Marc's Blog

About Me

My name is Marc Brooker. I've been writing code, reading code, and living vicariously through computers for as long as I can remember. I like to build things that work. I also dabble in machining, welding, cooking and skiing.

I'm currently an engineer at Amazon Web Services (AWS) in Seattle, where I work on databases, serverless, and serverless databases. Before that, I worked on EC2 and EBS.
All opinions are my own.

Links

My Publications and Videos
@marcbrooker on Mastodon @MarcJBrooker on Twitter

Redundant against what?

Threat modeling thinking to distributed systems.

There’s basically one fundamental reason that distributed systems can achieve better availability than single-box systems: redundancy. The software, state, and other things needed to run a system are present in multiple places. When one of those places fails, the others can take over. This applies to replicated databases, load-balanced stateless systems, serverless systems, and almost all other common distributed patterns.

One problem with redundancy is that it adds complexity, which may reduce availability. Another problem, and the one that people tend to miss the most, is that redundancy isn’t one thing. Like security, redundancy is a single word that we mean that our architectures and systems are resistant to different kinds of failures. That can mean infrastructure failures, where redundancy could mean multiple machines, multiple racks, multiple datacenters or even multiple continents. It can mean software failures, where common techniques like canary deployments help systems to be redundant when one software version failures. I can also mean logical failures, where we recognize that state can affect the performance or availability of our system, and we try ensure that the same state doesn’t go to every host. Sometimes that state is configuration, sometimes it’s stored data or requests and responses.

An Example

Unfortunately, when we talk about system designs, we tend to forget these multiple definitions of redundancy and instead just focus on infrastructure. To show why this matters, let’s explore an example.

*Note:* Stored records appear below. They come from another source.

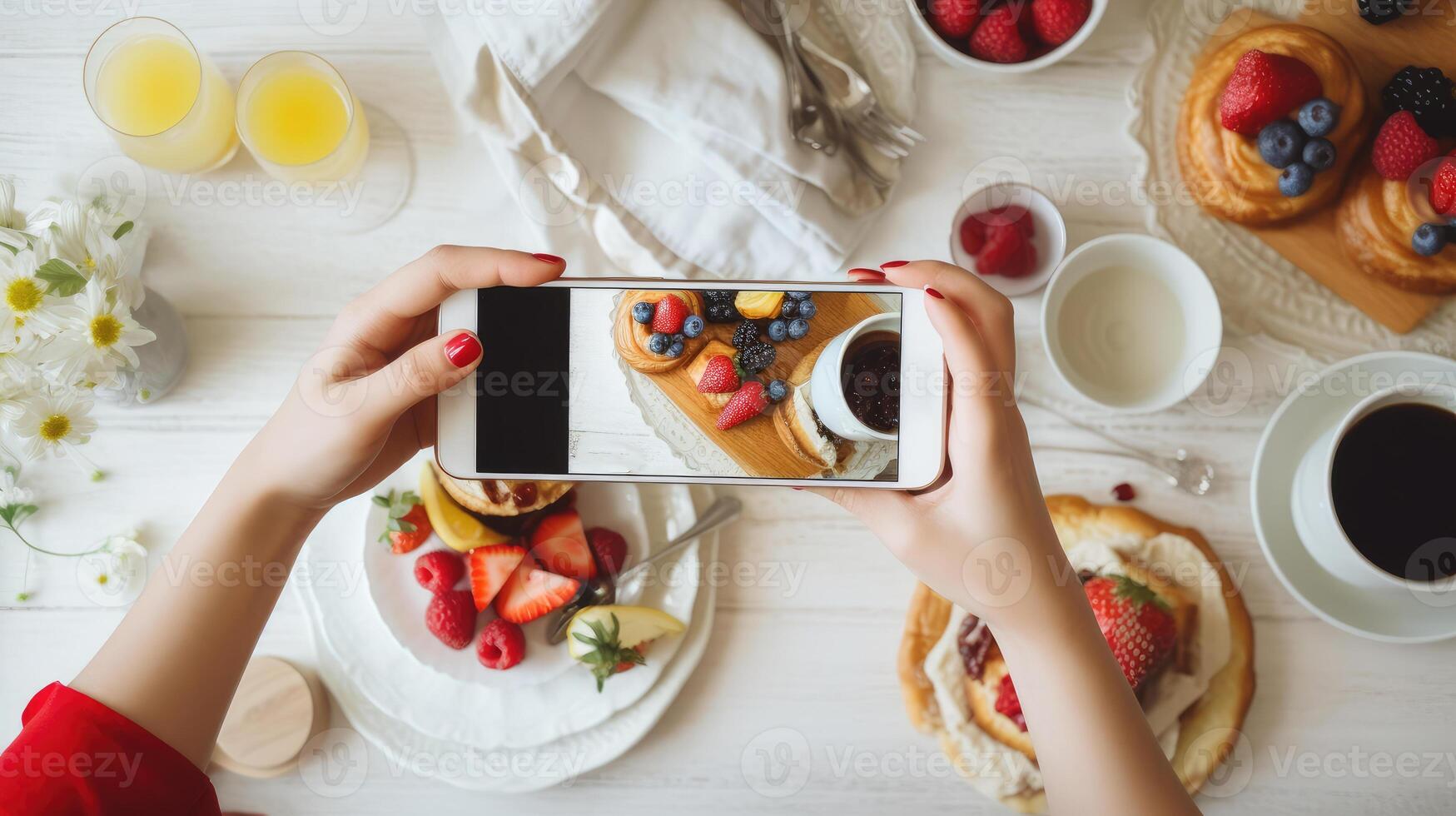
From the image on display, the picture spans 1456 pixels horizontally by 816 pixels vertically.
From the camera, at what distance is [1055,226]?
1080mm

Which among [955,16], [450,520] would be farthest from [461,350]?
[955,16]

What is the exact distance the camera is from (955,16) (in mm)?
1053

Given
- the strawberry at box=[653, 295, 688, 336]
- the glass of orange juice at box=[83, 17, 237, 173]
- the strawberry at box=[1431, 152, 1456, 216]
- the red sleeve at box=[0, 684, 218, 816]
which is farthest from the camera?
the glass of orange juice at box=[83, 17, 237, 173]

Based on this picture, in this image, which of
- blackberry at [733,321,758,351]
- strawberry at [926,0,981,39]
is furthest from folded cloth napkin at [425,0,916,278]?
blackberry at [733,321,758,351]

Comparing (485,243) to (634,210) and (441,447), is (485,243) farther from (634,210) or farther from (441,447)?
(441,447)

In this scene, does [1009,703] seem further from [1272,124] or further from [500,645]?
[1272,124]

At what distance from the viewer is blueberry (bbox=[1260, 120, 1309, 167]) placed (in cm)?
99

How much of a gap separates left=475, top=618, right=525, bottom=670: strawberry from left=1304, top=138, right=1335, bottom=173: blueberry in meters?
1.07

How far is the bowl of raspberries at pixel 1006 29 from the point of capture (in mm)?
1028

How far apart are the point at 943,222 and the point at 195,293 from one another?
974 millimetres

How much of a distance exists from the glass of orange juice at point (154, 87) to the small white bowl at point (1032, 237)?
3.05 ft

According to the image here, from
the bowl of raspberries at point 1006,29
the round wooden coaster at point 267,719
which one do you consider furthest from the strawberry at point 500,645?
the bowl of raspberries at point 1006,29

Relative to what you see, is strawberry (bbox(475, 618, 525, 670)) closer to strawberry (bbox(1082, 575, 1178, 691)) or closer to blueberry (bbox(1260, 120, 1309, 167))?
strawberry (bbox(1082, 575, 1178, 691))

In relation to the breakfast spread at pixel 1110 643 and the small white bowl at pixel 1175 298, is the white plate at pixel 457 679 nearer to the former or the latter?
the breakfast spread at pixel 1110 643
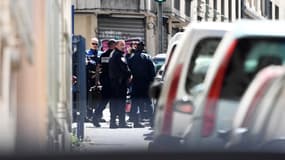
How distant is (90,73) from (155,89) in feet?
0.81

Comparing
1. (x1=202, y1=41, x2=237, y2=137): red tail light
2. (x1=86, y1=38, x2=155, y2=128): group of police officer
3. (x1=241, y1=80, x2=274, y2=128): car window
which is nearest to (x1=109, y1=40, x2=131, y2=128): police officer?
(x1=86, y1=38, x2=155, y2=128): group of police officer

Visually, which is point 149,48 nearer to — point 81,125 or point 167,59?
point 167,59

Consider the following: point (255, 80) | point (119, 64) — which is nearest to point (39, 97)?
point (119, 64)

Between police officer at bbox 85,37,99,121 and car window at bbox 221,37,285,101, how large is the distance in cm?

Event logs are rightfully a popular way to build large-scale systems. In these kinds of systems there’s an ordered log which all changes (writes) flows through, and the changes are then applied to some systems that hang off the log. That could be read copies of the data, workflow systems taking action on the changes, and so on. In the simple version of this pattern one thing is true: every host in the log, and every consumer, sees the same changes in the same order.

Event bus architecture, with three replicas hanging off the bus

One advantage of this architecture is that it can offer a lot of redundancy against infrastructure failures. Common event log systems (like Kafka) can easily handle the failure of a single host. Surviving the failure of a single replica is also easy, because the architecture makes it very easy to keep multiple replicas in sync.

Event bus architecture, with three replicas hanging off the bus, with host failures

Now, consider the case where one of the events that comes down the log is a poison pill. This simply means that the consumers don’t know how to process it. Maybe it says something that’s illegal (“I can’t decrement this unsigned 0!”), or doesn’t make sense (“what’s this data in column X? I’ve never heard of column X!”). Maybe it says something that only makes sense in a future, or past, version of the software. When faced with a poison pill, replicas have basically two options: ignore it, or stop.

Event bus architecture, with three replicas hanging off the bus, with logical failures

Ignoring it could lead to data loss, and stopping leads to writes being unavailable. Nobody wins. The problem here is a lack of redundancy: running the same (deterministic) software on the same state is going to have the same bad outcome every time.

More Generally

This problem doesn’t only apply to event log architectures. Replicated state machines, famously, suffer from the same problem. So does primary/backup replication. It’s not a problem with one architecture, but a problem with distributed systems designs in general. As you design systems, it’s worth asking the question about what you’re getting from your redundancy, and what failures it protects you against. In some sense, this is the same kind of thinking that security folks use when they do threat modeling:

Threat modeling answers questions like “Where am I most vulnerable to attack?”, “What are the most relevant threats?”, and “What do I need to do to safeguard against these threats?”.

A few years ago, I experimented with building a threat modeling framework for distributed system designs, called CALISTO, but I never found something I loved. I do love the way of thinking, though. “What failures am I vulnerable to?”, “Which are the most relevant failures?”, “What do I need to do to safeguard against those failures?”

If your answer to “What failures am I vulnerable to?” doesn’t include software bugs, you’re more optimistic than me.